Databricks vs Snowflake by the numbers
Problem Statement
The word on the street is AI and ML are the future. To take advantage of AI/ML you need lots of data. The need for data to be accessible and discoverable in a cost-efficient manner has become a top priority for many enterprises. The top candidates in this space are Snowflake and Databricks. Now lots of tools exist to help with these workloads and they all say they work with our candidates. Let’s do some comparisons of these two and see if we can find the cost-effective candidate.
The data platform used in AI/ML workloads needs to have pillars of cost, performance, and reliability to be successful. Our platform also has a mobility pillar which is to say our data needs to not be in a silo.

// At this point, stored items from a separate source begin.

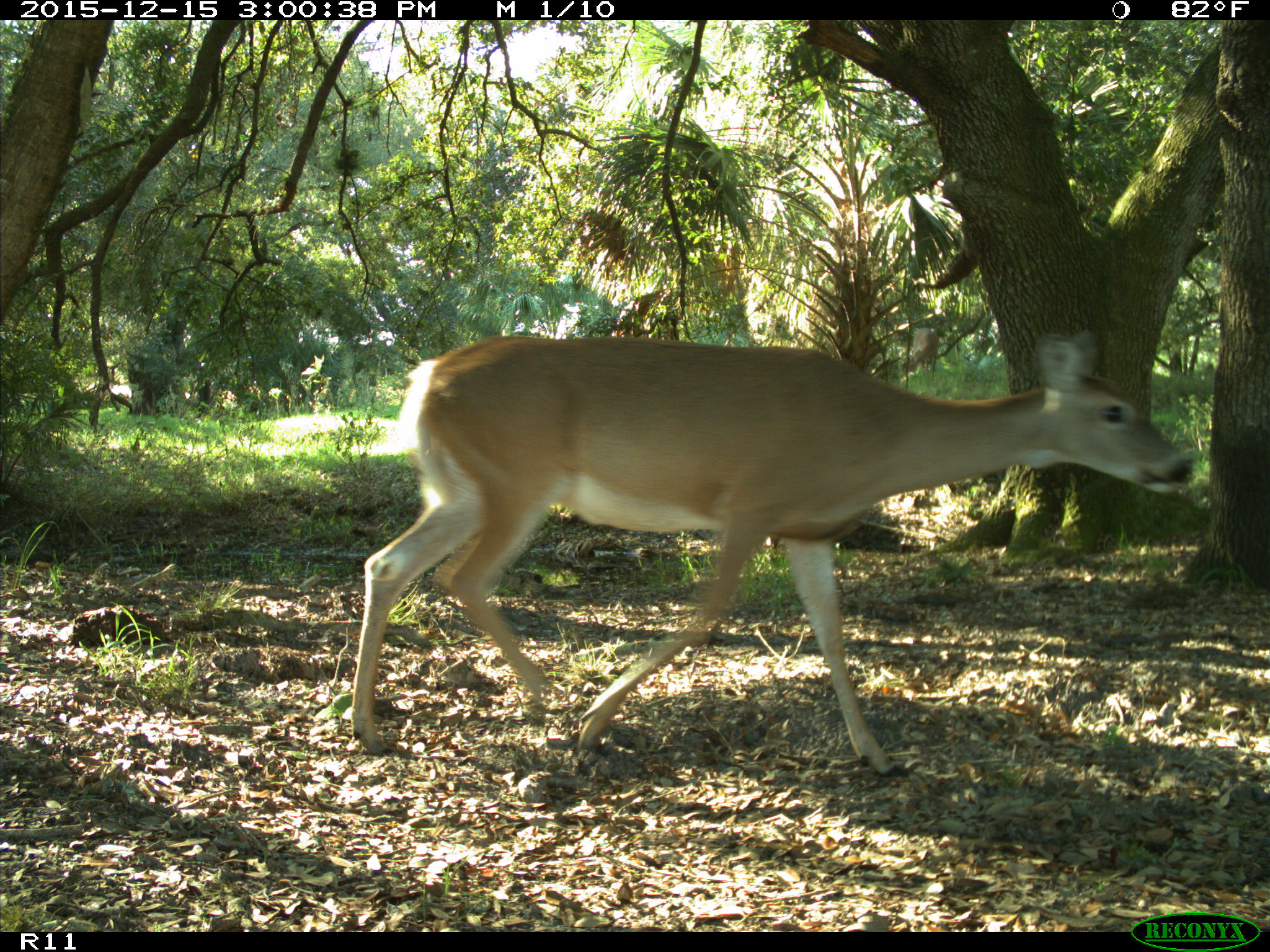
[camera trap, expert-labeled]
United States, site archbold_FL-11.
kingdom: Animalia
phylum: Chordata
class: Mammalia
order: Artiodactyla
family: Cervidae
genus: Odocoileus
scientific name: Odocoileus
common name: deer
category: unidentified deer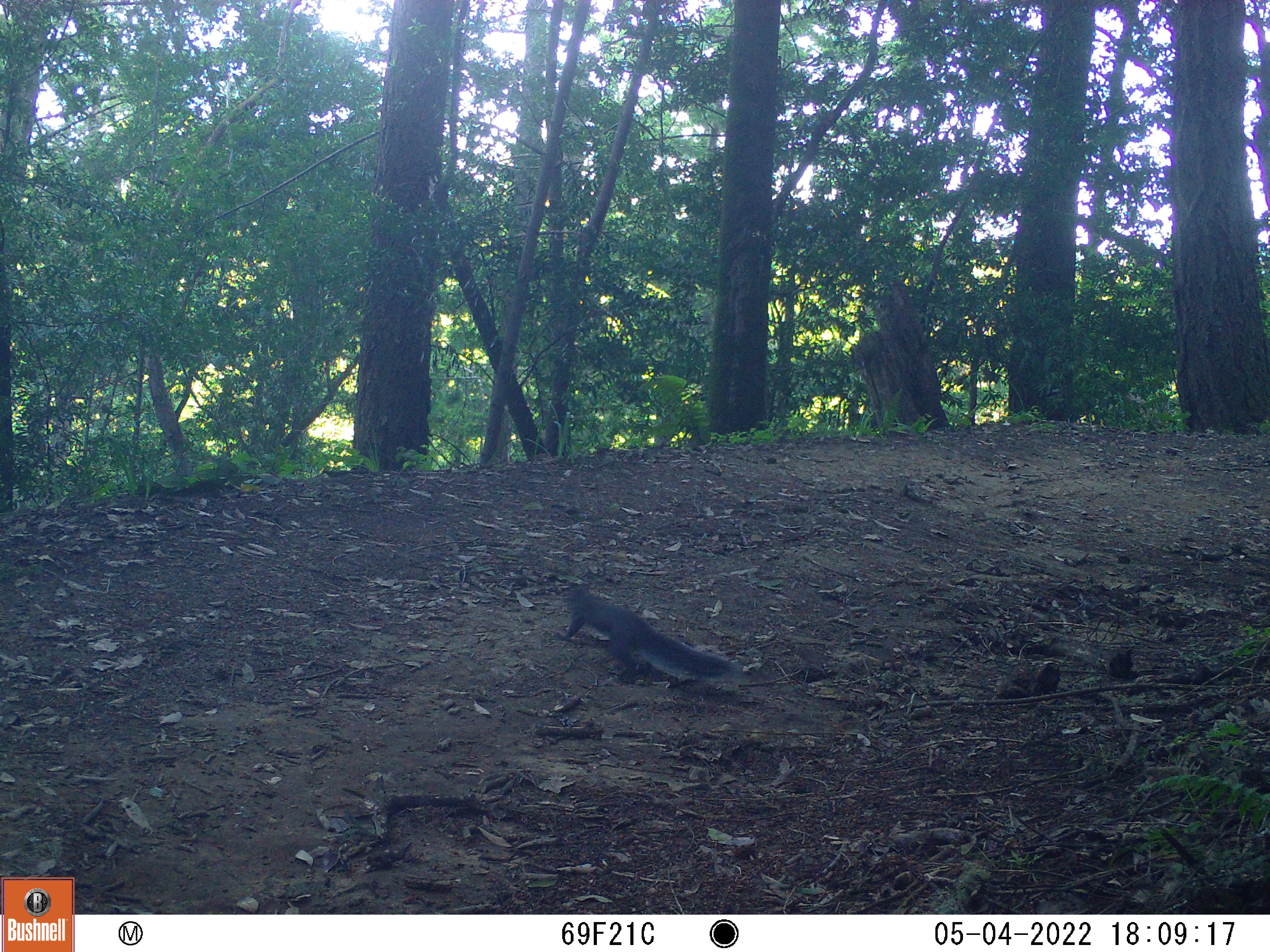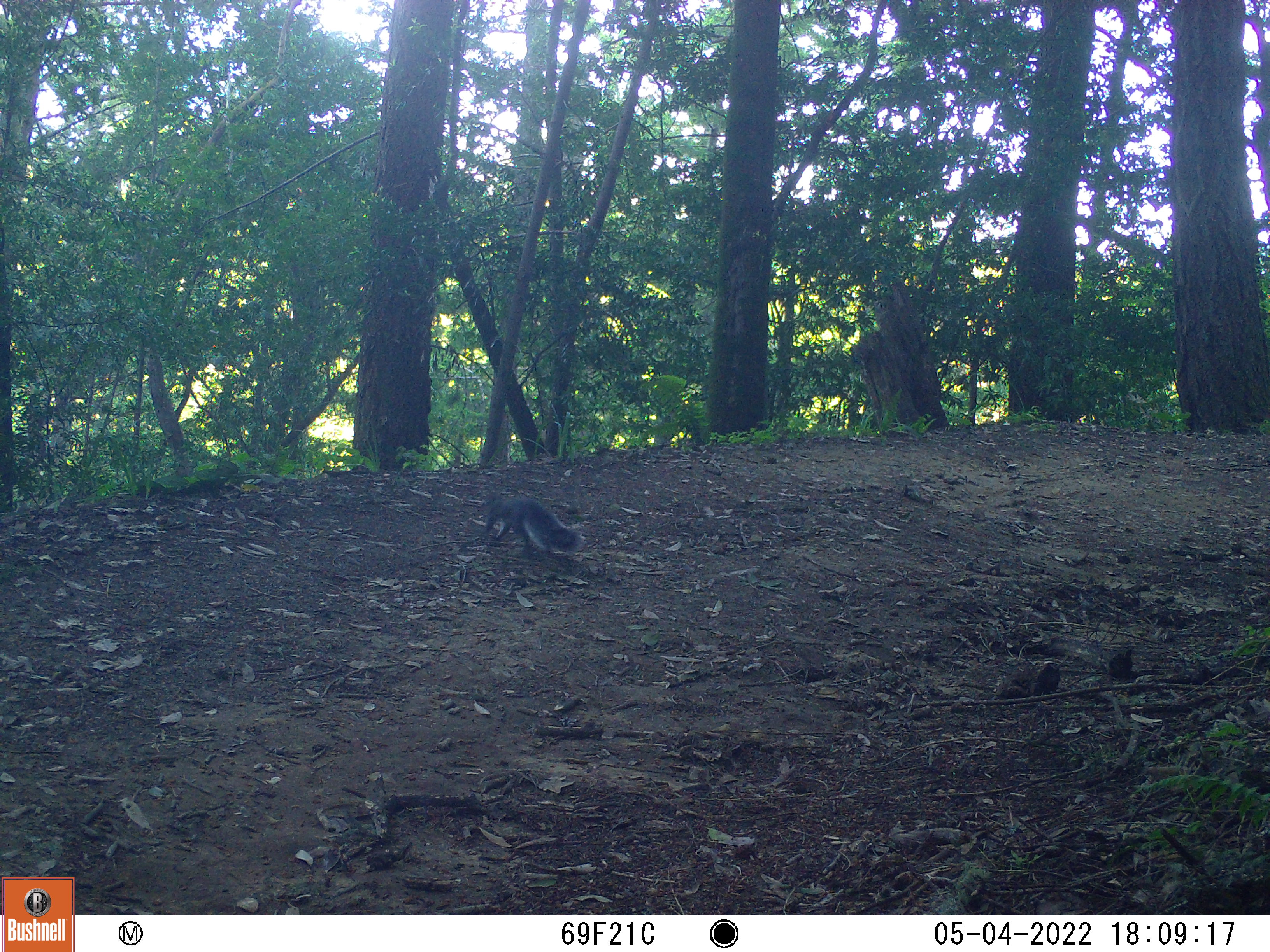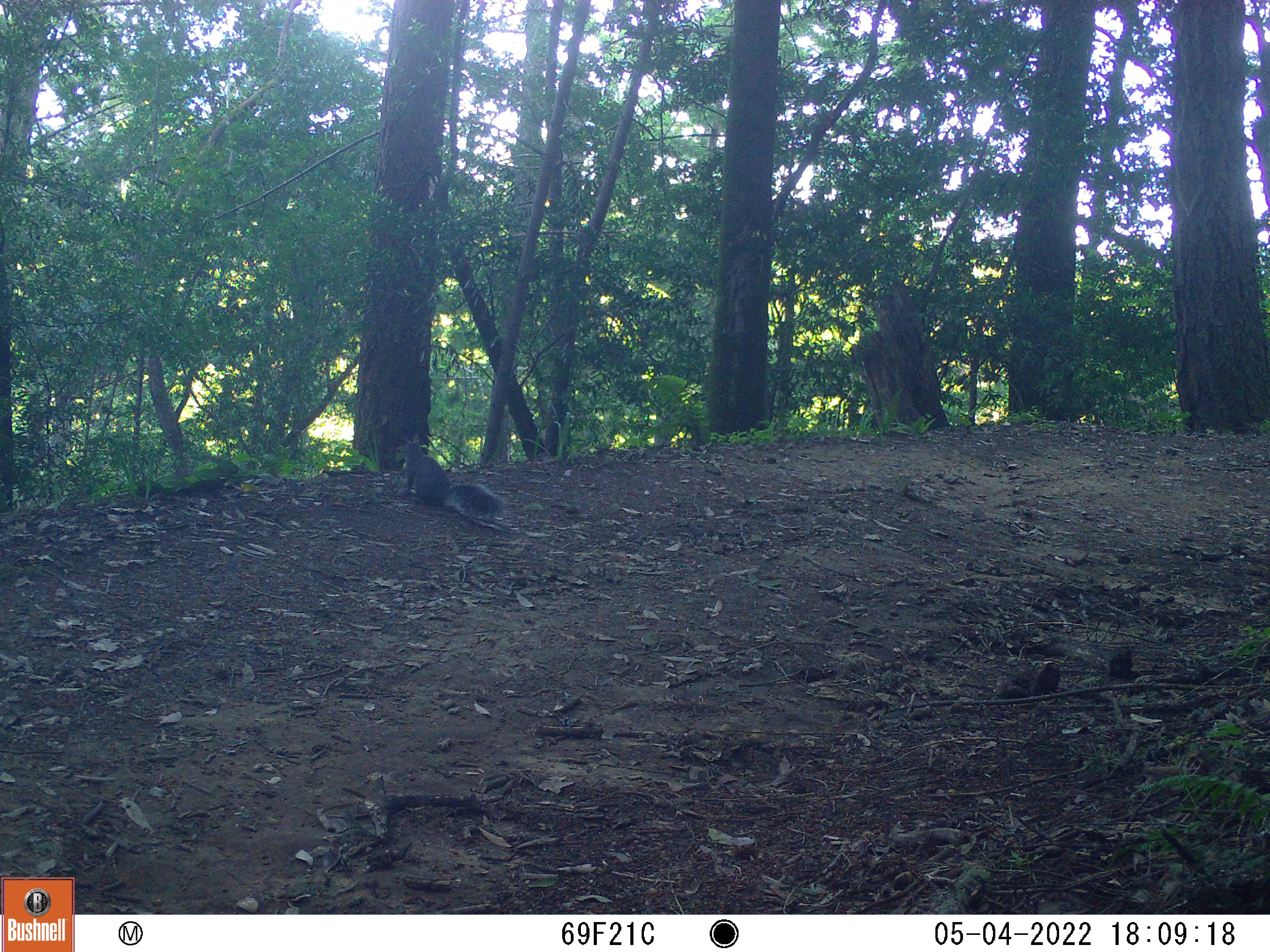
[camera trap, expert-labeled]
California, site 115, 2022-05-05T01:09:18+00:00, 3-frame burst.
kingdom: Animalia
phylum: Chordata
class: Mammalia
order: Rodentia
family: Sciuridae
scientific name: Sciuridae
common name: squirrel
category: unknown squirrel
Unknown squirrel (squirrel) (Sciuridae).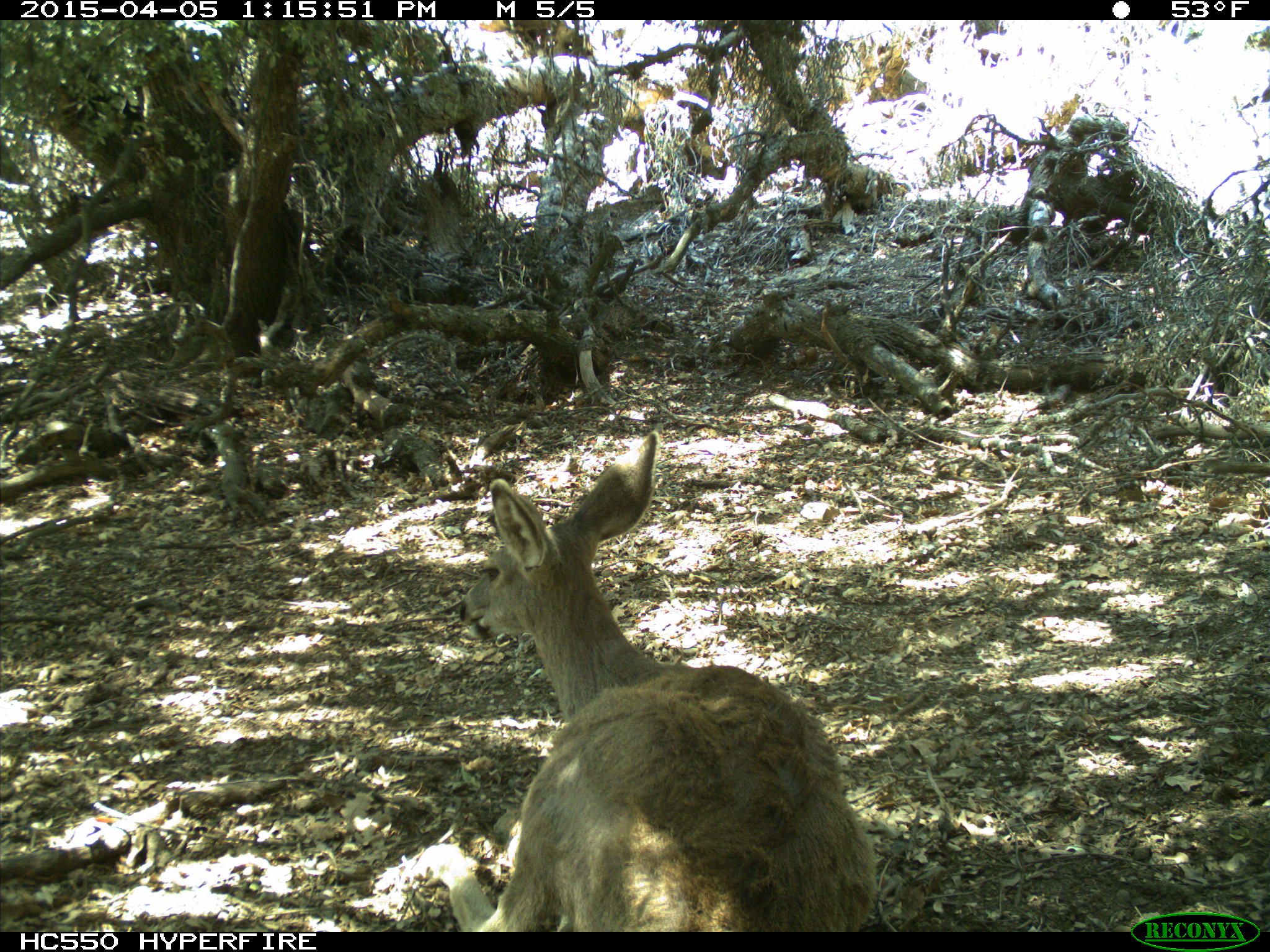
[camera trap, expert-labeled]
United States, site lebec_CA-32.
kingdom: Animalia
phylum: Chordata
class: Mammalia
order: Artiodactyla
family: Cervidae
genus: Odocoileus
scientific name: Odocoileus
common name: deer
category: unidentified deer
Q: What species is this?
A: Unidentified deer (deer) (Odocoileus).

This is a repeatable test of the first couple of pillars. Cost and performance will be measured with these tests in a documented repeatable fashion.
System Descriptions
Snowflake
Snowflake is a cloud hosted data warehouse. The data storage format of Snowflake is proprietary, which means that data loaded into Snowflake can only be queried using Snowflake compute. Snowflake has a public preview of a feature that allows it to write to Iceberg, but this has been in preview since 2022 with it now March of 2024 one must wonder if they will ever GA. With it not in GA and not ready for production workloads none of this testing was done using Iceberg. (Note: On June 10, 2024 Iceberg tables went GA in Snowflake)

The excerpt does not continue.